■ ZIEL A ■
Gib aus den Zeilen der Sammlung unverändert alles wieder, was bei der Zeile mit „When looking at“ beginnt und nach der Zeile mit „[120,202] → [929,351]“ endet.

■ QUELLENTEXT ■
Aus klassischer Zeit sind uns zahlreiche Quellen erhalten, die von einem vielfältigen
sportlichen Leben in der griechischen Antike Zeugnis geben. Eine Motivation
für sportliche Betätigung war das Anliegen, die Wehrfähigkeit
zu erhalten. Aber auch Frauen trieben Sport zur Bewahrung der Gesundheit und
zur Förderung der weiblichen Anmut.
Darstellung der Patroklos-Spiele,
attischer Krug (1. Hälfte 6. Jh. v. Chr.)
Wettkampfsport fand im Rahmen von religiösen Festen statt. Die Wettkampfveranstaltungen
wurden von den Griechen Agone genannt. Es gab viele dieser Feste, auf denen
zu Ehren der Götter Wettbewerbe im Sport, aber ebenso im Gesang, Tanz
und Drama ausgetragen wurden. Dass sich das olympische Fest auf sportliche
Bewerbe beschränkte, war ungewöhnlich. Die übrigen panhellenischen
(gesamtgriechischen) Spiele nahmen diese Beschränkung nicht vor. Bei
den Agonen wurde hart um den Sieg gerungen, der zweite Platz galt nichts,
die Niederlage bedeutete Schande. So betete mancher Athlet vor dem Wettkampf
„um Kranz [d. h. Siegeskranz] oder Tod“.
Delphi: Das Heiligtum mit Apollontempel undTheater (unten links) sowie Stadion
(oben rechts)
Der Sieg bei allen vier panhellenischen Spielen war der größte Erfolg, den ein Sportler erringen konnte. Er trug dann den Titel eines Periodoniken. Panhellenische Spiele fanden in Delphi (Pythische Spiele, zu Ehren Apollos), Korinth (Isthmische Spiele, zu Ehren Poseidons) und Nemea (Nemeische Spiele, wie die Olympischen Spiele zu Ehren von Zeus) statt. Die bedeutendsten panhellenischen Spiele aber waren die von Olympia.
Gymnische Disziplinen
Stadionlauf:
Nach antiker Überlieferung war die Kurzstrecke unter den Laufdisziplinen
der älteste Wettbewerb der Spiele von Olympia; seit 776 v. Chr. sollen
sich Sportler um das Prädikat des schnellsten Läufers bemüht
haben. Die Laufstrecke maß die Länge eines Stadions (Der Begriff
Stadion steht sowohl für die Wettkampfstätte als auch für ein
Längenmaß von 600 Fuß. Das olympische Stadion betrug 192
Meter.)
Doppellauf (gr. diaulos): Zu den 14. Olympien soll der Laufwettbewerb über
die zweifache Strecke des Stadions eingeführt worden sein. Da das antike
Stadion keine Rundbahnen hatte, nimmt man an, dass am Ende jeder Laufbahn
Holzpfosten standen, die den Läufern als Wendemarke dienten.

■ ZIEL B ■
Schreibe den Quellentext über den Sport in der griechischen Antike ab den Worten „Delphi: Das Heiligtum“ bis einschließlich „die von Olympia.“ noch einmal ab. Setze dabei „Triumph“ an die Stelle von „Erfolg“.

[Aus einer Sammlung entnommene Daten]

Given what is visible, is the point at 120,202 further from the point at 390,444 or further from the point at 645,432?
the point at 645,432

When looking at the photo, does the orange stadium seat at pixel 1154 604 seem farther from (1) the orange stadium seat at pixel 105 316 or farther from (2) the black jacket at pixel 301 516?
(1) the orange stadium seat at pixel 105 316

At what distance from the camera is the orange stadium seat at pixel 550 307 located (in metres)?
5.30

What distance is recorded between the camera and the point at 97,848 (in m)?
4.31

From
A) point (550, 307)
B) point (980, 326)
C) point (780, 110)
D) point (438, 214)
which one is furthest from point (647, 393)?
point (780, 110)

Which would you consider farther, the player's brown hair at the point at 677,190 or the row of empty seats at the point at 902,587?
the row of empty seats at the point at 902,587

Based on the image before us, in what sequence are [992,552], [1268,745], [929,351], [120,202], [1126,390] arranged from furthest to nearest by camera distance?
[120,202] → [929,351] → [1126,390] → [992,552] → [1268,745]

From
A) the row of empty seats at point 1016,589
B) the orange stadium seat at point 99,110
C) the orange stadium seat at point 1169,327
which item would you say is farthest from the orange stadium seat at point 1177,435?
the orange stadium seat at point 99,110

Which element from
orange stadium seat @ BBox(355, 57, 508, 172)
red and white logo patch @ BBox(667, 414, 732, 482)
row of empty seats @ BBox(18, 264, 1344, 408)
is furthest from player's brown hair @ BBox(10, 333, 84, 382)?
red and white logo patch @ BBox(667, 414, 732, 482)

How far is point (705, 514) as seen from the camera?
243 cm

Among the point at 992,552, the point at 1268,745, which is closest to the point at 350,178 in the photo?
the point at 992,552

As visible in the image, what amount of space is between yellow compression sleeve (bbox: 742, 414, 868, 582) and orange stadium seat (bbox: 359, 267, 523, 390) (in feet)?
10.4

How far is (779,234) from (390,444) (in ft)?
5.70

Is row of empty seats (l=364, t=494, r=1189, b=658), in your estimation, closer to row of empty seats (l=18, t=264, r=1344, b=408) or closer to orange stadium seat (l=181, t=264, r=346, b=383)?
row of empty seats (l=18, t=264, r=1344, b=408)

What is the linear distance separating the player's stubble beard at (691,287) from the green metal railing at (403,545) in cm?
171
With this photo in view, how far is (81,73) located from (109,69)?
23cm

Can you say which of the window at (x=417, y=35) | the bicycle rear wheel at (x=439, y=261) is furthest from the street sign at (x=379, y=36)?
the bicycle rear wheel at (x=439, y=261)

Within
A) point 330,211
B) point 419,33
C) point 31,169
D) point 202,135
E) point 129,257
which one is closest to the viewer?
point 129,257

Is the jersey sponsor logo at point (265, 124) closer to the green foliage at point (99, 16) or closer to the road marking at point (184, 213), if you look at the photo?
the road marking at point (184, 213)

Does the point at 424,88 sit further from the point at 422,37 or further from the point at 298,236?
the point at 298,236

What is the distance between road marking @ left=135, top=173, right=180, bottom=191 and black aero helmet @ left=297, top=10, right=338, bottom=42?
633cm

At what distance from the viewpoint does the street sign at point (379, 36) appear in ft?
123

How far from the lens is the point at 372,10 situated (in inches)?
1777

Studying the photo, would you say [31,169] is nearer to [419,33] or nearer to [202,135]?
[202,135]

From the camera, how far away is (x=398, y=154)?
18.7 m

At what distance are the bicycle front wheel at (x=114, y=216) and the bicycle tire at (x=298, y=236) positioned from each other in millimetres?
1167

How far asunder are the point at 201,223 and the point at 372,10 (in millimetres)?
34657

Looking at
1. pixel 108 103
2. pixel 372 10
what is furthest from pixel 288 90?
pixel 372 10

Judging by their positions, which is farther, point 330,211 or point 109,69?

■ MUSTERLÖSUNG A ■
When looking at the photo, does the orange stadium seat at pixel 1154 604 seem farther from (1) the orange stadium seat at pixel 105 316 or farther from (2) the black jacket at pixel 301 516?
(1) the orange stadium seat at pixel 105 316

At what distance from the camera is the orange stadium seat at pixel 550 307 located (in metres)?
5.30

What distance is recorded between the camera and the point at 97,848 (in m)?
4.31

From
A) point (550, 307)
B) point (980, 326)
C) point (780, 110)
D) point (438, 214)
which one is furthest from point (647, 393)?
point (780, 110)

Which would you consider farther, the player's brown hair at the point at 677,190 or the row of empty seats at the point at 902,587?
the row of empty seats at the point at 902,587

Based on the image before us, in what sequence are [992,552], [1268,745], [929,351], [120,202], [1126,390] arranged from furthest to nearest by camera distance?
[120,202] → [929,351] → [1126,390] → [992,552] → [1268,745]

■ MUSTERLÖSUNG B ■
Delphi: Das Heiligtum mit Apollontempel undTheater (unten links) sowie Stadion
(oben rechts)
Der Sieg bei allen vier panhellenischen Spielen war der größte Triumph, den ein Sportler erringen konnte. Er trug dann den Titel eines Periodoniken. Panhellenische Spiele fanden in Delphi (Pythische Spiele, zu Ehren Apollos), Korinth (Isthmische Spiele, zu Ehren Poseidons) und Nemea (Nemeische Spiele, wie die Olympischen Spiele zu Ehren von Zeus) statt. Die bedeutendsten panhellenischen Spiele aber waren die von Olympia.